• PROBLEM DESCRIPTION:
According to the article on the Wigan steroid awareness campaign, when will the Danger InSteds campaign be launched?

• PROVIDED TEXT:

Steroid awareness initiative takes off

Community engagement co-ordinator Wayne McGarrigan, team manager of Greater Manchester West Trust Aron Moss and health care worker Helen Sharples in the needle exchange, at the Coops Building, Wigan
Community engagement co-ordinator Wayne McGarrigan, team manager of Greater Manchester West Trust Aron Moss and health care worker Helen Sharples in the needle exchange, at the Coops Building, Wigan

An awareness campaign warning about the dangers of using anabolic steroids is to be launched in Wigan.

Following on from the Wigan Observer’s hard-hitting Sted Alert investigation, public health experts hope the new initiative will “cut through the myths” about steroid use.

Primarily targeting teenagers and young adults, the town hall led Danger InSteds campaign will highlight both the physical and mental effects of using the class C drug.

Professor Kate Ardern, director of public health at Wigan Council, said: “We are launching this campaign to give people all the facts about this drug, not just the hearsay they might get from people peddling lies about its safety.”

The Observer’s Sted Alert investigation - featured throughout December - heard from drug workers, health experts and users themselves about a growing culture of steroid use in the borough.

Mr Phil Harris, clinical lead at Wrightington Hospital’s new fertility unit, warned that startling numbers of Wiganers are now struggling to conceive due to past use.

Meanwhile, one long-term user told of an ingrained culture within the borough’s gyms.

And staff at one of the town’s needle exchanges said the most frequent visitors were steroids users who often show concerning levels of ignorance about the health side effects.

The apparent ease in which the substances - either injectable liquids or pills and tablets - can be obtained plus the perils of buying illicit goods online were also highlighted.

Prof Ardern added: “We know that steroids are incredibly easy to buy and as the season for new fitness and diets is now here we are encouraging people to reach those goals the natural way rather than opting for a seemingly quick fix which can end up having a lifetime of consequences.

“Those consequences can have a wider impact not just on users but also their families as that paranoia and aggression while using can play a role in things like domestic violence.

“It is also important to remember that injecting any drug can also bring other risks from the use of dirty needles which can transmit blood borne viruses such as HIV and hepatitis.”

The Danger InSteds campaign will be launched in the spring and will feature members of the borough’s public health teams setting up street stalls across the borough.

The impact on mental (paranoia, aggressive behaviour) and physical (impotence, muscle injury, cardiovascular problems) health will be highlighted, the town hall has said.

Prof Ardern said: “We know some people may be persuaded to give anabolic steroids a go by people already using it who say they have not suffered any side effects and may think they are ‘experts’ in its use.

“But they won’t tell you about the paranoia and anger it can provoke in you or the damage it can do to your looks with acne, baldness and breast growth all side effects from this drug.”

• INFORMATION PROVIDED:
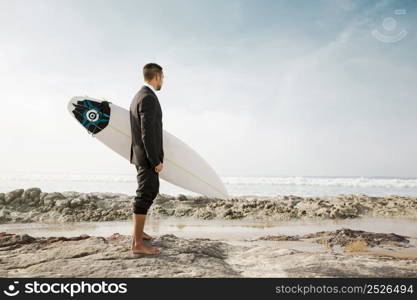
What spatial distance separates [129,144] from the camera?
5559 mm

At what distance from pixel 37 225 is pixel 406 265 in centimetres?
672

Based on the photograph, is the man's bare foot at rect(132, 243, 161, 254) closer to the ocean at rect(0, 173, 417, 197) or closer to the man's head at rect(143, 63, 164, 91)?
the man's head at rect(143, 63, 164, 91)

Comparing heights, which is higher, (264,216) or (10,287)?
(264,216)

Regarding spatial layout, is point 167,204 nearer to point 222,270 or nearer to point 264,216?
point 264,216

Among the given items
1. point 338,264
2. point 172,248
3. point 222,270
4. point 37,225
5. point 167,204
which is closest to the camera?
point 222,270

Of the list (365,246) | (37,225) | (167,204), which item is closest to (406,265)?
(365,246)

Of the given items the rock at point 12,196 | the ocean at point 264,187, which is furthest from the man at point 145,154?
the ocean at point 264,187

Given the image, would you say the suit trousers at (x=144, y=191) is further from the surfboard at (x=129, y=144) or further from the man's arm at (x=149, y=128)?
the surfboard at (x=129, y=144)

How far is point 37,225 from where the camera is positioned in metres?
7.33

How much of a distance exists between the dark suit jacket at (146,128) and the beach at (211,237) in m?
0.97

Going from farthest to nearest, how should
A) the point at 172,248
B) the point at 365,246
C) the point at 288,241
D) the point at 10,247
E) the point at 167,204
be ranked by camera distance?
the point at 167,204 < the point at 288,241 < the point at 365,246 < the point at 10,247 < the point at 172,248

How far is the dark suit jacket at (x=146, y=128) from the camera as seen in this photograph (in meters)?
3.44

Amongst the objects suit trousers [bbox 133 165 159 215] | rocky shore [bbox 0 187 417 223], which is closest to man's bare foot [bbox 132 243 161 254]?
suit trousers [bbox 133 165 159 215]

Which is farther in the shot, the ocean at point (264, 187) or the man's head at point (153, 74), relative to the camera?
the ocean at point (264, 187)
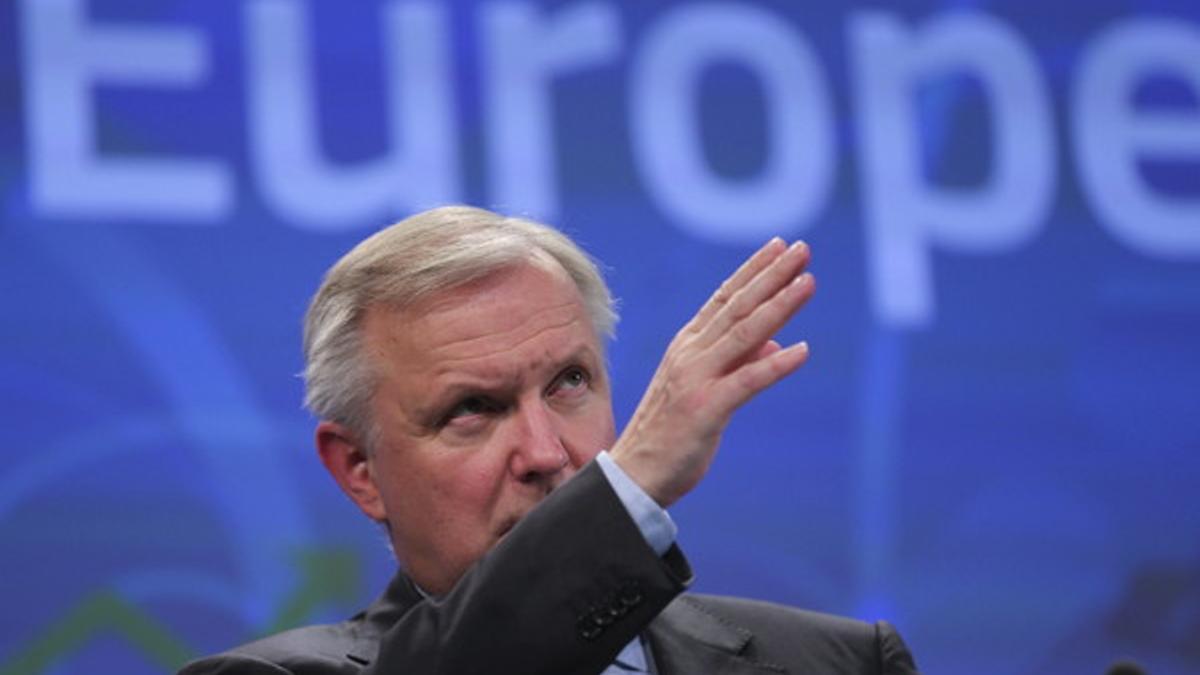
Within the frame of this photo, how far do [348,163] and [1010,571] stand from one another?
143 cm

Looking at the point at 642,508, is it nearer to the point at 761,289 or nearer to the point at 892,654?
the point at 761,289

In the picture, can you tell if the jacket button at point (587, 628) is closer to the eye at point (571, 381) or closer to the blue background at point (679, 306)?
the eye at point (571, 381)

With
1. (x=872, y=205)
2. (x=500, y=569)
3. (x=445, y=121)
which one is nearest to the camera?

• SOLUTION:
In the spring.